Your next question comes from Hendi Susanto with Gabelli Research. Your line is open.
Good evening and thank you for taking my one and only question.
Thank you, Hendi. Thank you for following the rules.
Hi, Jayshree, your cognitive campus will have general availability in Q3 2019. Do you have updates and would you be able to share goals, timing, and milestone in terms of early trials, early adopters, in terms of verticals, integration with Mojo, and building an ecosystem of channel partners?
Yeah, I think we'll have more updates and results toward the latter half of 2019. In terms of activity, it's been very high. We've integrated Mojo into the company, that's been a year now. We've integrated it into our CloudVision. The combination of our 720XP-P or E-Switch in Mojo is really redefining a new cognitive campus layer. The X3 Splines have been very well received. So what you're seeing here is Arista is having to position the new architectural shift to the next-generation campus in terms of network design, and have the products tested at the same time. So the activity level is very, very high. The results will definitely share more with you in Q3 and Q4.
Thank you, Jayshree.
Thank you, Hendi.
Your last question comes from Brian Young with Deutsche Bank. Your line is open.
Hey, thanks for squeezing me in. I also had a question on the campus opportunity. So I've been hearing more and more of that new enterprise campus deals are often led by discussions around WiFi solutions. Is that what you're seeing as well? And if so is your – I know you have the – the Cognitive WiFi portfolio in Mojo, but is the Wireless portfolio right now a pretty robust or is that an area where you are thinking about or would need to expand?

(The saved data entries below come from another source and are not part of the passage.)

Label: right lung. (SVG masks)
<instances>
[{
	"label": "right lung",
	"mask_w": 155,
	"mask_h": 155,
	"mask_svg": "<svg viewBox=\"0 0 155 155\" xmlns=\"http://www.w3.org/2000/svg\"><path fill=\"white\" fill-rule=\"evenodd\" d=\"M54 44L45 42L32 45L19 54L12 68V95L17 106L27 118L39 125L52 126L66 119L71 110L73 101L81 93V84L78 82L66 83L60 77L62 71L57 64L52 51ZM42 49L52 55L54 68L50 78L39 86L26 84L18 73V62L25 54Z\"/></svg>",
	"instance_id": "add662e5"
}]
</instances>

It's a good question. In the smaller enterprise sites, we often see that the conversation is led with WiFi, because they want to start with a small configuration of campus and they don't need to think of all the protocols. We feel we have a very complete portfolio, particularly with the introduction of WiFi6, but in larger enterprises, it's actually the other way around. Often the WiFi has to integrate with other partners like ClearPass, and we lead more with the X3 Splines. So it depends on the nature of the enterprise customers, but we see a bit of both.
Okay. Thank you.
Thank you, Brian.
This concludes the Arista Q3 2019 Earnings Call. Thank you for all the good questions and for the opportunity to highlight our financial results and corporate achievements for you.
I also want to mention that we have posted a presentation, which provides additional information on our fiscal results which you can access on the Investor section of our website. We look forward to continuing the conversation with you during the quarter.
Thank you for joining, ladies and gentlemen. This concludes today’s call. You may now disconnect.